Schooling is actually a net negative

Sunday, November 6th, 2022

The Slime Mold Time Mold crew think that Erik Hoel is right that historical tutoring was better than education today:

It’s no secret that school sux. It’s not that tutoring is good, it’s that mechanized schooling is really bad. If we got rid of formal 20th century K-12 education, and did homeschooling / unschooling / let kids work at the costco, we would get most of the benefits of tutoring without all the overhead and inequality.

Our personal educational philosophy is that, for the most part, the most important thing you can do for your students is expose them to things they wouldn’t have encountered otherwise. Sort of in the spirit of, you can lead a horse to water, but you can’t make him drink. So K-12 education gums up the works by making bad recommendations, having students spend a lot of time on mediocre stuff, and keeping them so busy they can’t follow up on the better recommendations from friends and family.

From this perspective, mechanized schooling is actually a net negative — it is worse than nothing, and if we just let kids run around hitting each other with sticks or whatever, we would get more geniuses.

Comments

  1. Bomag says:

    Reminds me of a blogpost that referenced a study that had education professionals evaluate a mixed group of 25 yr. olds; half finished high school, half either dropped out or were expelled.

    The ed. pros were no better than chance at sussing who was who.

  2. Bob Sykes says:

    The historical fact is that before mass, mandatory schooling the great majority of people were illiterate and innumerate.

  3. Bomag says:

    “…the great majority of people were illiterate and innumerate.”

    Yes, but they learned communication and calculating skills appropriate for their time.

    We didn’t notice deficiencies until there was a need for such.

    When the need arose for mass literacy in the written word, and more extensive use of numbers, mandatory schooling stepped in to good effect: the modal household had no access to such teaching materials.

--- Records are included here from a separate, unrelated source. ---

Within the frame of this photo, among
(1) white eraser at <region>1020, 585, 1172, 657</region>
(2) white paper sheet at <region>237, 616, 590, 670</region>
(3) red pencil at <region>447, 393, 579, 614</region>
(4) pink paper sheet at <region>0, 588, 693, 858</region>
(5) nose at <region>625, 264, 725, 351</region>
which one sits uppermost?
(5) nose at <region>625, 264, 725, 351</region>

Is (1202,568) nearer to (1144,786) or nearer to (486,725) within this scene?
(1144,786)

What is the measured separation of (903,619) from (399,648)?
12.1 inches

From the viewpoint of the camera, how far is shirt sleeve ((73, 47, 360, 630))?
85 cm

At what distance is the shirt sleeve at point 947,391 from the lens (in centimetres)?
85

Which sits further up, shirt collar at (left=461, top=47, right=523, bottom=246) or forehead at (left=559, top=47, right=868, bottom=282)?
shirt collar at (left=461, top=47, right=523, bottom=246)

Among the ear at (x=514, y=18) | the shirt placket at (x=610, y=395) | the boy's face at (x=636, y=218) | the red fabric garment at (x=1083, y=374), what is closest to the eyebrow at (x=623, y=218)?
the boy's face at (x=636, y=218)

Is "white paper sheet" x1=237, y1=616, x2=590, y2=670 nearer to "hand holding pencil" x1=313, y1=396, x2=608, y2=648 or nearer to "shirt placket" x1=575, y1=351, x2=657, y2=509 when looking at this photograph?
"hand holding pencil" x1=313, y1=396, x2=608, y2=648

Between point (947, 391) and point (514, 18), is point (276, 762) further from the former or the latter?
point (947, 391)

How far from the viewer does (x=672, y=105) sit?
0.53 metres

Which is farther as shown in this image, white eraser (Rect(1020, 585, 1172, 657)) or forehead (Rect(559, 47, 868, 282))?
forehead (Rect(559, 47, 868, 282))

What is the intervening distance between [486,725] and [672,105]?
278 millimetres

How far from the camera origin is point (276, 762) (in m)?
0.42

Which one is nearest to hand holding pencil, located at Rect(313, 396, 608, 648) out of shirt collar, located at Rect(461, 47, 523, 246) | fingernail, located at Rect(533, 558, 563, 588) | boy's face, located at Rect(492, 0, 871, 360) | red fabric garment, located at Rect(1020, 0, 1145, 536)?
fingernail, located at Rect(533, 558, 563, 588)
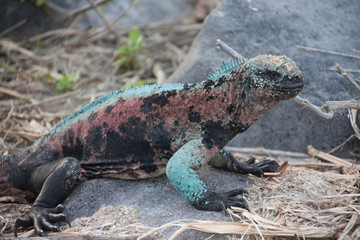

But a corner was turned when the needed knowledge became readily available to all, and school became largely superfluous to knowledge transfer. Now schools are drifting into political indoctrination and “subsidized dating”.

  4. Isegoria says:

    Before mass, mandatory schooling, the great majority of people were literate and numerate:

    Sheldon Richman quotes data showing that from 1650 to 1795, American male literacy climbed from 60 to 90 percent. Between 1800 and 1840 literacy in the North rose from 75 percent to between 91 and 97 percent. In the South the rate grew from about 55 percent to 81 percent. Richman also quotes evidence indicating that literacy in Massachusetts was 98 percent on the eve of legislated compulsion and is about 91 percent today.

  5. Harry Jones says:

    Literacy means nothing if you don’t read anything but trash.

    Numeracy means nothing if you don’t know what you’re counting and why.

  6. Jim says:

    The schools do what they were designed to do.

    https://en.wikipedia.org/wiki/General_Education_Board

  7. Jim says:

    So true, Isegoria, so true.

  8. Becky says:

    I’m all for that after putting my kids in public school by mandatory no choice. My liberal college professor said you just hope the school doesn’t screw them up. That was in 1990.

  9. Lucklucky says:

    There is a difference between learning to write and do elementary math, which can be learned in 3–4 years as a child, and all the remaining stuff. I learned stuff in school that was helpful, but that was at an elementary level. After that, it was a net negative. I learned more outside school.

    Not all school learning is equal. We should avoid binary thinking in this stuff.

    And another point, at University (1996–2000), I learned more because I had Internet access than because of my teachers, who were mediocre or bad. So in this case school helped me , but not because of curricula, but because of tech access I had while there.